Quels moments forts garderas-tu toutefois en mémoire?

Les nombreux moments qui me trottent en tête sont ceux où nous avons mené au score, régulièrement jusqu’à quelques minutes du terme, avant de finalement nous incliner. De nombreux observateurs assistant à nos rencontres s’interrogeaient sur ce paradoxe.

Qu’as-tu pensé de votre série, la P3A?

Justement, je trouve qu’elle n’était pas extraordinaire, hormis les trois ou quatre formations de tête. Saint Louis, avec un joueur comme Martin Francoeur, était injouable. Alleur et Verlaine possédaient des joueurs d’expérience et pétris de talent. Mais, pour le reste de la série, tout le monde pouvait battre tout le monde.
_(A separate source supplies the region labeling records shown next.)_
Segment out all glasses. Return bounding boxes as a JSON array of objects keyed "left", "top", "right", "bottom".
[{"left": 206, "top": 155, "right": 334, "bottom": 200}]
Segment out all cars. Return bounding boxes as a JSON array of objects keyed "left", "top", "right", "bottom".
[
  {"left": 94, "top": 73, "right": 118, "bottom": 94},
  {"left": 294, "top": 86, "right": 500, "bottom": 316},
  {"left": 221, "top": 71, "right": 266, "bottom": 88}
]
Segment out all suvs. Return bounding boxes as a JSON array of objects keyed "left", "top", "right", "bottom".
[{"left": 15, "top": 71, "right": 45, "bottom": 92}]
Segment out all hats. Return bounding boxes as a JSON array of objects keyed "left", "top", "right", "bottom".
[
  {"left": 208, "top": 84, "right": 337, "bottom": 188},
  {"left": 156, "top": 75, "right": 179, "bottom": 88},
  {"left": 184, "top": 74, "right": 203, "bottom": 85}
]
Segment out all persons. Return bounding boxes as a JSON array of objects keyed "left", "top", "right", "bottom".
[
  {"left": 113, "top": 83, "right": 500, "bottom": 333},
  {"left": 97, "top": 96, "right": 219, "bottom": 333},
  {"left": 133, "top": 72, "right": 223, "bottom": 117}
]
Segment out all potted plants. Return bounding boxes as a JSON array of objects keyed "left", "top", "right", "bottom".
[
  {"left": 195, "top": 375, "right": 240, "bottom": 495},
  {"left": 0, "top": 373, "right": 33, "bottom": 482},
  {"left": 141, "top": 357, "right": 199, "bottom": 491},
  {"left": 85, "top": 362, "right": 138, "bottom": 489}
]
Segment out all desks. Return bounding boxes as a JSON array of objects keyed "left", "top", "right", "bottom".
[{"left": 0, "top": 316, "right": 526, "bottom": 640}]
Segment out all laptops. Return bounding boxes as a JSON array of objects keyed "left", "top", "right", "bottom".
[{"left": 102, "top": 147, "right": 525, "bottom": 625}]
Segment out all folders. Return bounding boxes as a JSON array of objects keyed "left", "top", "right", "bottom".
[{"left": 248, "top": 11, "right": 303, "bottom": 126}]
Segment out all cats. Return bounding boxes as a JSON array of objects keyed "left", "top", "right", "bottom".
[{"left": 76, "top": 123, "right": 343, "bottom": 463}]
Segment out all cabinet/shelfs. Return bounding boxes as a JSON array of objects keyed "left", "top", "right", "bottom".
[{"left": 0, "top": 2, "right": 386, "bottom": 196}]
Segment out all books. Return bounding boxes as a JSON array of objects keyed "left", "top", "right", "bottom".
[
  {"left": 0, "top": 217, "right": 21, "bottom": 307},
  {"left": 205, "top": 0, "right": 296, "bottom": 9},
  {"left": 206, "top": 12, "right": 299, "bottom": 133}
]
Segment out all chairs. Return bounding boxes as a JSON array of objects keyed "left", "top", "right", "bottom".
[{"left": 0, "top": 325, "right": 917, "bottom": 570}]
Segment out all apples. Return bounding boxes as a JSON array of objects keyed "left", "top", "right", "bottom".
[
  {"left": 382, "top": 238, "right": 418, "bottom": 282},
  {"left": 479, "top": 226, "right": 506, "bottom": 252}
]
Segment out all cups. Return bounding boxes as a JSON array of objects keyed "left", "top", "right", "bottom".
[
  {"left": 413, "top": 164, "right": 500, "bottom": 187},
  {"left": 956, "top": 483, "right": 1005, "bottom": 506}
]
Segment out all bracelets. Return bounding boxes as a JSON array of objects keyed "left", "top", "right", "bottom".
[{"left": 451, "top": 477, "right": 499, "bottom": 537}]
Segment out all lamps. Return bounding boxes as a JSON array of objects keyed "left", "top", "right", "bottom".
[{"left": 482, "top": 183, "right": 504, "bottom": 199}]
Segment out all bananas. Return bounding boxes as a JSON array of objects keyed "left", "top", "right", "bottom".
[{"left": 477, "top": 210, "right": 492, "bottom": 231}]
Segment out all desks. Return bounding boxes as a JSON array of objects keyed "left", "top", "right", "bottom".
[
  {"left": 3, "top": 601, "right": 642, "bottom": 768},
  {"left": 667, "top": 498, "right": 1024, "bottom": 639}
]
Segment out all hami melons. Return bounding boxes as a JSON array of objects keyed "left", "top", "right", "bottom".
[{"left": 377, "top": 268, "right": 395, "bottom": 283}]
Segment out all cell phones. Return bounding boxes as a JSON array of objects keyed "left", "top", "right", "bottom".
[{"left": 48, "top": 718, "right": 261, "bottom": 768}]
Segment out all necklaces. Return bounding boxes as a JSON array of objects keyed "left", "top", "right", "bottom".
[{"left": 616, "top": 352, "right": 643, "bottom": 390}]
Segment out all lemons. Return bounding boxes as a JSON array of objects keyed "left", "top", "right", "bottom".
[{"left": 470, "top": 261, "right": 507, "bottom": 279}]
Quid de la prochaine saison?

Notre équipe explose avec deux joueurs qui quittent le club, d’autres qui vont dans une deuxième P4 d’Henri-Chapelle, plusieurs arrêts et un de mes coéquipiers qui rejoint le groupe P2.

Quant à toi, où évolueras-tu?

Je rejoins l’équipe P4 d’Alain Cordonnier car plusieurs amis avec qui j’ai toujours dit vouloir jouer en font partie. Nous donnerons tout pour jouer le haut du classement, voire la montée. Je pense que ce groupe sera davantage dans ma philosophie et je m’en réjoui. Je veux retrouver le plaisir de jouer, avec des amis, et faire des petites fêtes avec les joueurs mais aussi mon coach « Alane » (rires).